Iran ratchets up the tension at the Bab al-Mandeb




The attack on two Saudi supertankers on the Red Sea on Wednesday, July 25, was orchestrated by the Iranian Saviz, a weapons-carrying spy ship, DEBKAfile’s intelligence sources report.

Disguised as an Iranian-flagged cargo vessel, the 16,660-ton ship carries containers aboard and below decks filled with advanced surveillance gear for tracking commercial and military shipping on the Red Sea. Western and Middle East naval sources have for some weeks been watching the Saviz in a holding pattern between its home base on the Eritrean Dahlak archipelago and the Bab al-Mandeb Straits of the Red Sea.

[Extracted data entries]
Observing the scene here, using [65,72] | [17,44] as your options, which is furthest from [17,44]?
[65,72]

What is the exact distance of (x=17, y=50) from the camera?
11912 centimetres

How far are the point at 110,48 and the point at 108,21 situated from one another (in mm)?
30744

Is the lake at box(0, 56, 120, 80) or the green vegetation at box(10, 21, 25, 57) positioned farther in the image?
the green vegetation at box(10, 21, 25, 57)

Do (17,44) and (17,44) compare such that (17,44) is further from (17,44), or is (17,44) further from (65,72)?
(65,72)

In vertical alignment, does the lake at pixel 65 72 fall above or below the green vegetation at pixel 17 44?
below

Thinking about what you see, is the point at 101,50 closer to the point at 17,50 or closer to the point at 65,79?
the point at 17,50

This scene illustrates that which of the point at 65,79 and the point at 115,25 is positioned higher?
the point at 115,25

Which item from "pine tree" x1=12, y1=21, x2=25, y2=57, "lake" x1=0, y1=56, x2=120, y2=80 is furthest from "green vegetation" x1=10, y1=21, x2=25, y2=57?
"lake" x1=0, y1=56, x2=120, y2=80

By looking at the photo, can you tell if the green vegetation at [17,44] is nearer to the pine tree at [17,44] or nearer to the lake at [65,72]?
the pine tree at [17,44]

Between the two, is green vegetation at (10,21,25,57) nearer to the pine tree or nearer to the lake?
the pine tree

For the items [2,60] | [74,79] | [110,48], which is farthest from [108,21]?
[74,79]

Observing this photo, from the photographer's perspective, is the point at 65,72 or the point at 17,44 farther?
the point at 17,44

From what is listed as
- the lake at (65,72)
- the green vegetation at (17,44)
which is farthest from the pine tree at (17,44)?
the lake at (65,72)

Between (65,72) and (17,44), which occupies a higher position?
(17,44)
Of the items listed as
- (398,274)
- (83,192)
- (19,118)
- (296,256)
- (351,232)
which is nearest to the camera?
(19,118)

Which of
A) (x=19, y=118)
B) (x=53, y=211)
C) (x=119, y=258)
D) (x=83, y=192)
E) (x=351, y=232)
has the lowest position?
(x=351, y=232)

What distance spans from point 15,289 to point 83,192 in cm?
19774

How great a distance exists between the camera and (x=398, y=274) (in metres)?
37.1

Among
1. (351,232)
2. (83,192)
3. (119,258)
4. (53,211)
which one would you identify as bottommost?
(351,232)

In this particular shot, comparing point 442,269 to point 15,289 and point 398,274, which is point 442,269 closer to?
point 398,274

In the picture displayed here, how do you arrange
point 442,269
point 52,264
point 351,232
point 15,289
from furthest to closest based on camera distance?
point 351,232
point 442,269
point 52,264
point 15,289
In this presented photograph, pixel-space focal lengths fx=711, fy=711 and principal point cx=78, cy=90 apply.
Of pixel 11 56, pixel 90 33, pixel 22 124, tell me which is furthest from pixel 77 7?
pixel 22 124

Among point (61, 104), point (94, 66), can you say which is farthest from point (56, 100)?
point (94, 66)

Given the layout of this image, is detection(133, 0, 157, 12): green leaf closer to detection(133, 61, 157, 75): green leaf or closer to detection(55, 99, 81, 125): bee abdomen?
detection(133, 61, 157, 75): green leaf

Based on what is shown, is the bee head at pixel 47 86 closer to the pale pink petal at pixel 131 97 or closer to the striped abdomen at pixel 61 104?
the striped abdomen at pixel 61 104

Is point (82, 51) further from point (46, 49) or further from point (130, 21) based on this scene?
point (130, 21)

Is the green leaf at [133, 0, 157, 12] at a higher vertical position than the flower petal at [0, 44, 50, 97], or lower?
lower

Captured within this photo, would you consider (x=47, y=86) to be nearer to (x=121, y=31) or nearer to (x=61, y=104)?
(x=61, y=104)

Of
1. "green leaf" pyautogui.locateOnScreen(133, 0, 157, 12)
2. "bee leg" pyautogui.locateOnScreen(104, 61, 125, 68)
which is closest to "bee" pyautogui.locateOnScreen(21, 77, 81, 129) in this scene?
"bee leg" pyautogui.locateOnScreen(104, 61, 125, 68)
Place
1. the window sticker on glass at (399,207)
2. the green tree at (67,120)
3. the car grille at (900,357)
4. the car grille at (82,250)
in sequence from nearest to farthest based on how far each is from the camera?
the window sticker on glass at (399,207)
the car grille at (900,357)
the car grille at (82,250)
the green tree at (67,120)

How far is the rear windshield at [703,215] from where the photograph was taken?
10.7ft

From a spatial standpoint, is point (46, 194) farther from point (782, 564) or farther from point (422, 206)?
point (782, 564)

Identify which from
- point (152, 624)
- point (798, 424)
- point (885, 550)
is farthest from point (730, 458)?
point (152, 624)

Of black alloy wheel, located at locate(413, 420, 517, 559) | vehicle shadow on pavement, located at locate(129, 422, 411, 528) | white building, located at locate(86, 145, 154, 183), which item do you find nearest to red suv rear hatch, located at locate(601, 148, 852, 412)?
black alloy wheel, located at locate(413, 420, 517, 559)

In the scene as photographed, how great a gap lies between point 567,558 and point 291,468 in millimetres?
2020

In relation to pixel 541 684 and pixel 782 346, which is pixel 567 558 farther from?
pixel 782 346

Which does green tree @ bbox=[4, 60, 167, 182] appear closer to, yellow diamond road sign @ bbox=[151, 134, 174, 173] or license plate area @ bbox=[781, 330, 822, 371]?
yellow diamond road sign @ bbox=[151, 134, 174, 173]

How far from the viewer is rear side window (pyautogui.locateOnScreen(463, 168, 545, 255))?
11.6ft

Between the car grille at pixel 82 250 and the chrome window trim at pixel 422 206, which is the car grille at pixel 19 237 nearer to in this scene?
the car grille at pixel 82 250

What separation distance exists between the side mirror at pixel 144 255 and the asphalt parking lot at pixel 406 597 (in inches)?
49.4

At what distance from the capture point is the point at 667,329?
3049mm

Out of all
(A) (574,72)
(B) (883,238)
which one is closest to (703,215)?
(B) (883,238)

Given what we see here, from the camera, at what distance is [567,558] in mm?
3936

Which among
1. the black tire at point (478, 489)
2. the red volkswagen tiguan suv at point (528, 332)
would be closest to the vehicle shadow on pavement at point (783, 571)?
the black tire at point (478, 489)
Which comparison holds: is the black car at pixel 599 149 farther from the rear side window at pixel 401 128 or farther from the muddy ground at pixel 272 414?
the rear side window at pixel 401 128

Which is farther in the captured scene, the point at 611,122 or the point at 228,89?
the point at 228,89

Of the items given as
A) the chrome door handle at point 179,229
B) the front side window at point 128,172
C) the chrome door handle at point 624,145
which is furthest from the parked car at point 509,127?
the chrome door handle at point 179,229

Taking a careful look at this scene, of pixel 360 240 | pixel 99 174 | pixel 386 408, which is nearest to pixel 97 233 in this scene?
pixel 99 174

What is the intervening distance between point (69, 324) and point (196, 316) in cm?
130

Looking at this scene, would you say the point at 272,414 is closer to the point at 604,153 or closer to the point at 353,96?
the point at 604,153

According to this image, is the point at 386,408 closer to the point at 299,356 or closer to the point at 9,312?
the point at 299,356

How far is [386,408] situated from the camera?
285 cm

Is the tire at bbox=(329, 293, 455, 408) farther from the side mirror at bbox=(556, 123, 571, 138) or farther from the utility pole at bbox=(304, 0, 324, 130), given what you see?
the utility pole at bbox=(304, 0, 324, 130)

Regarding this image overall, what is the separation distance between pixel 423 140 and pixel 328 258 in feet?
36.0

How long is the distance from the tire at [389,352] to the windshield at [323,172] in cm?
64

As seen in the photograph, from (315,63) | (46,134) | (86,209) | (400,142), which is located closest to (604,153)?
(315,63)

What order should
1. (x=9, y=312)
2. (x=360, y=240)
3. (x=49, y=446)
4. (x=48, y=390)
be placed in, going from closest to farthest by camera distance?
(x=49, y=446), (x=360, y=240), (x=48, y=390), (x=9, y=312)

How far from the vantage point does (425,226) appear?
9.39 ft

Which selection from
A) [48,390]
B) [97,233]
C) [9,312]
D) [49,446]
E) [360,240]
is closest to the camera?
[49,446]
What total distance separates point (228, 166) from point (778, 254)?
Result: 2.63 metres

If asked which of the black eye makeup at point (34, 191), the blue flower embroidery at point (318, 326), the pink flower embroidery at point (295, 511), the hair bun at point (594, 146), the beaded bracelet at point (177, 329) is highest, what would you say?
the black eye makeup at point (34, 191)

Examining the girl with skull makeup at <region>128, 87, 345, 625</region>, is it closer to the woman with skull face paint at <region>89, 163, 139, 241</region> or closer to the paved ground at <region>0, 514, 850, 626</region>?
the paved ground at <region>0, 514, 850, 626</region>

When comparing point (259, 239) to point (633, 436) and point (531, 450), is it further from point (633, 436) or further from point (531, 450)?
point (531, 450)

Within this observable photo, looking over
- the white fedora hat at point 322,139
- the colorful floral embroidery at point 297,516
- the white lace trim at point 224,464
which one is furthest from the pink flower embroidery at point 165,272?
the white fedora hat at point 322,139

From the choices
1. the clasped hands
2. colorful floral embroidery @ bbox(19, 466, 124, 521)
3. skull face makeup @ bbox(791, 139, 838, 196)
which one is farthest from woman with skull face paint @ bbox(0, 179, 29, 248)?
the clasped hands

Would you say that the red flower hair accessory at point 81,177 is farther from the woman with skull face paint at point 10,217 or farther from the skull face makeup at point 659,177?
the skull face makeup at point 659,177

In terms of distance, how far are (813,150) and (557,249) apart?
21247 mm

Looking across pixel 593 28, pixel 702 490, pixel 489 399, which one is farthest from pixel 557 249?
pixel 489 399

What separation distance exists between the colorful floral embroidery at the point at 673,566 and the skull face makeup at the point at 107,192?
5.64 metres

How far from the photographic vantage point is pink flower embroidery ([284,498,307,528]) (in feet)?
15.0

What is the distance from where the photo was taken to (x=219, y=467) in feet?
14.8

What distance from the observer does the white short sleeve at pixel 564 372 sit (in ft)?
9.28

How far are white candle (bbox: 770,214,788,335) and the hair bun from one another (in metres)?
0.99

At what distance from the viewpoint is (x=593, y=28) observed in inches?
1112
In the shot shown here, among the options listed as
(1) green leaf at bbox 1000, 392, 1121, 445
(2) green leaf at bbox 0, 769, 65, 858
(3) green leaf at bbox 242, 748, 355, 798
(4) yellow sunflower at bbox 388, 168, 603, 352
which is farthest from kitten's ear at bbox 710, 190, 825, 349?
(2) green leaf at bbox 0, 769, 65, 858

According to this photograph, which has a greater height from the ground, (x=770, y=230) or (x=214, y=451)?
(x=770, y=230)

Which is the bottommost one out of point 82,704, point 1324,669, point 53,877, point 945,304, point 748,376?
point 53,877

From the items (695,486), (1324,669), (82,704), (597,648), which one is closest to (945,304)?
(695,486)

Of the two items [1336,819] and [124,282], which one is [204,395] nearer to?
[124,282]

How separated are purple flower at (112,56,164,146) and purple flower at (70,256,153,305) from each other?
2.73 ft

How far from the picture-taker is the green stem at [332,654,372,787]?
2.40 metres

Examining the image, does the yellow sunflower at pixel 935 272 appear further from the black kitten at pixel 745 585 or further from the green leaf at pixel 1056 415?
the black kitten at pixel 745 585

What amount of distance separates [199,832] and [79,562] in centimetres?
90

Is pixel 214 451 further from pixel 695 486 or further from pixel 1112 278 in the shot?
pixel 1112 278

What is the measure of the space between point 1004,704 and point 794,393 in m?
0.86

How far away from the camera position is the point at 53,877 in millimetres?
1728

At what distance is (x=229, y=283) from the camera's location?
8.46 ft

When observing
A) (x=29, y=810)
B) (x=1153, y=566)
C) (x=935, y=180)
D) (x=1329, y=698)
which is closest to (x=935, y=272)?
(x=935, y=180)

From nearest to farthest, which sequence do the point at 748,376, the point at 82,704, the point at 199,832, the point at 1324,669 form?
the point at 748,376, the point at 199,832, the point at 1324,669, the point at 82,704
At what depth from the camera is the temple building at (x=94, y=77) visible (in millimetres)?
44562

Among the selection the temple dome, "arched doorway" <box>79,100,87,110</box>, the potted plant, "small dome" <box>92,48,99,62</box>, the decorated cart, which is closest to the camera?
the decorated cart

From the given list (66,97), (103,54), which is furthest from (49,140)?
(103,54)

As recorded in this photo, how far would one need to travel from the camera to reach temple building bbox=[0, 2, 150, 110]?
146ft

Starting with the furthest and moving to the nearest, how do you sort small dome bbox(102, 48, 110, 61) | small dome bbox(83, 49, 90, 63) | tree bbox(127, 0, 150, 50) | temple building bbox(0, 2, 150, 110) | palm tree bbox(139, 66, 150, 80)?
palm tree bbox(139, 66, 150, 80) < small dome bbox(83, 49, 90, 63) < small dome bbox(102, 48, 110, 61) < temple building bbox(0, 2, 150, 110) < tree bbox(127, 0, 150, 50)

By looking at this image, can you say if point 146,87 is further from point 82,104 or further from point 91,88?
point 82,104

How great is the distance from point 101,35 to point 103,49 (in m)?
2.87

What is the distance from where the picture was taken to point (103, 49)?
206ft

* [Challenge 1]: Using the Bab al-Mandeb report above, decide whether each statement agrees with it, answering yes or no and quoting the words that decide it: (a) The attack on the two Saudi supertankers happened on Wednesday, July 25. (b) The Saviz is disguised as a Saudi-flagged cargo vessel. (c) The Saviz weighs 16,660 tons.
* [Challenge 2]: Write a continuation of the Bab al-Mandeb report, starting after its final sentence.

* [Task answer 1]:
(a) Yes: "on Wednesday, July 25"
(b) No: "Disguised as an Iranian-flagged cargo vessel"
(c) Yes: "the 16,660-ton ship"

* [Task answer 2]:
Before the first Saudi supertanker Arsan was attacked, Saudi and United Arab Emirates intelligence intercepted signals from the Saviz informing Houthi coastal bases of the Arsen’s projected route opposite Yemen’s Red Sea coast with a timeline for when the tanker would come within range of the Yemeni rebels’ shore-based missiles. Our military sources estimate that the Houthis used Iranian C-801 or C-802 shore-to-ship missiles against both the Saudi super tankers they attacked. Only one achieved a direct hit to the Arsen’s stern almost certainly near the water line, but its warhead only partially detonated, causing a 2-3m hole in the hull. Had it penetrated any deeper and reached the 2 million barrels of oil in ship’s hold, one of the worst environmental disasters ever would have ensued. Several other Houthi missiles exploded in the water.

The day after the attacks, Iran’s Quds force chief Qassem Soleimani gloated: “The Red Sea is not secure with the presence of American troops in the area,”

Although the damage to the Arsen was indeed minimal as the Saudis claimed, they decided not to take any chances and immediately announced the suspension of oil shipping through the Red Sea and Bab al-Mandeb until conditions were secure. Oil prices shot up by one percent on the world markets. An estimated 4.8 million barrels of oil are shipped daily through the Straits of Bab al Mandeb, which is only 20km wide. Any move to block this Red Sea strait would virtually halt oil shipments from the Gulf through Egypt’s Suez Canal to the Mediterranean that are destined for Europe and the Far East.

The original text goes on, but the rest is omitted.